In realtà non esiste una risposta chiara e specifica alla domanda: “perché il mio bambino balbetta?”, sicuramente, come ci spiega la logopedista Federica Bernasconi, entrano in gioco aspetti come la familiarità e la predisposizione. «È importante infatti fare una buona raccolta anamnestica, spesso accade che così si scopre che anche il nonno, o la cugina, erano balbuzienti».
Ci sono delle situazioni, invece, in cui persone adulte improvvisamente iniziano a balbettare, in questo caso potrebbe essere il sintomo di una patologia psicologica o neurologica che va ben indagata.
Si può guarire dalla balbuzie
No, non si guarisce dalla balbuzie. O meglio, dipende. Ci sono delle situazioni, in età prescolare, che si definiscono di balbuzie transitoria: «Il piccolo conosce e assorbe la realtà circostante, vorrebbe dire un sacco di cose, ma non ci riesce, perché le sue capacità di programmazione del linguaggio, e di articolazione non sono ancora mature». In questo caso, specifica la dottoressa Bernasconi, il disturbo tende a rientrare da solo.
Quando invece dopo uno studio dell’anamnesi del paziente, questo risulta affetto da balbuzie a tutti gli effetti lo specialista agisce in supporto: «Noi logopedisti interveniamo con esercizi e tecniche per insegnare ai piccoli a gestire la disfluenza.
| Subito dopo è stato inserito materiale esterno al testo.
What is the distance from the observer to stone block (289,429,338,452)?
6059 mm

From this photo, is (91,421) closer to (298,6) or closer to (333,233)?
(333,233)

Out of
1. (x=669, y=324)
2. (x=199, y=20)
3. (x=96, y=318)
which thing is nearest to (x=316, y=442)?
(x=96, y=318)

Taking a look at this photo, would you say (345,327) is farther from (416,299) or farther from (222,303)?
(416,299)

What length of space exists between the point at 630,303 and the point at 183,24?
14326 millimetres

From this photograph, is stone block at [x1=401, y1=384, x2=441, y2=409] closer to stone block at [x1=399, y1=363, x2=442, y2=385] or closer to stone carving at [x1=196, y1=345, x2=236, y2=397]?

I genitori devono supportarli, curandosi che si esercitino spesso a casa», continua Federica Bernasconi.
L’esercizio ripetuto aiuterà i piccoli a migliorare il linguaggio e a rafforzare la fiducia in se stessi senza decidere di evitare, per vergogna, le situazioni sociali.
Cosa fare se il bambino balbetta
Innanzitutto rechiamoci da un professionista, in particolare da un logopedista che farà una diagnosi definendo la tipologia di balbuzie dalla quale è affetto il piccolo: transitoria, lieve, moderata o severa.
A questo punto al piccolo verrà chiesto di esercitarsi e noi genitori, dobbiamo aiutarlo in questo. Noi adulti abbiamo sempre una certa fretta, sconsigliata nei casi di balbuzie . «Frasi del tipo “tranquillo ti aspetto”, o all’opposto, completare le frasi del piccolo, rafforzano in lui l’idea di avere qualcosa di sbagliato» dice la logopedista Federica Bernasconi, che suggerisce di munirsi di pazienza.
Dobbiamo lavorare su noi stessi, imparando rispettare i tempi del piccolo, lasciandolo finire di parlare, evitando che quello che noi intendiamo come un gesto d’aiuto peggiori la situazione.
Teniamo presente anche che va fatto qualche colloquio con le maestre, un lavoro insieme a loro, studiando le strategie migliori per il bambino: «Nella scuola, in particolare nelle situazioni prestazionali come le interrogazioni, o le letture ad alta voce, l’ansia del piccolo aumenta e si crea un circolo vizioso: la paura di balbettare, il terrore di non riuscire a dire ciò che sa rischiano di bloccarlo».
L’unica cosa da fare è rendere il più normali possibili i tempi del bambino, capendo che ha solamente una modalità diversa dalla nostra di esprimersi. Se tra le mura di casa e quelle scolastiche lo faremo sentire sicuro di sé, questa sicurezza lo accompagnerà al di fuori, e imparerà che parlare non è un incubo ma una meravigliosa opportunità.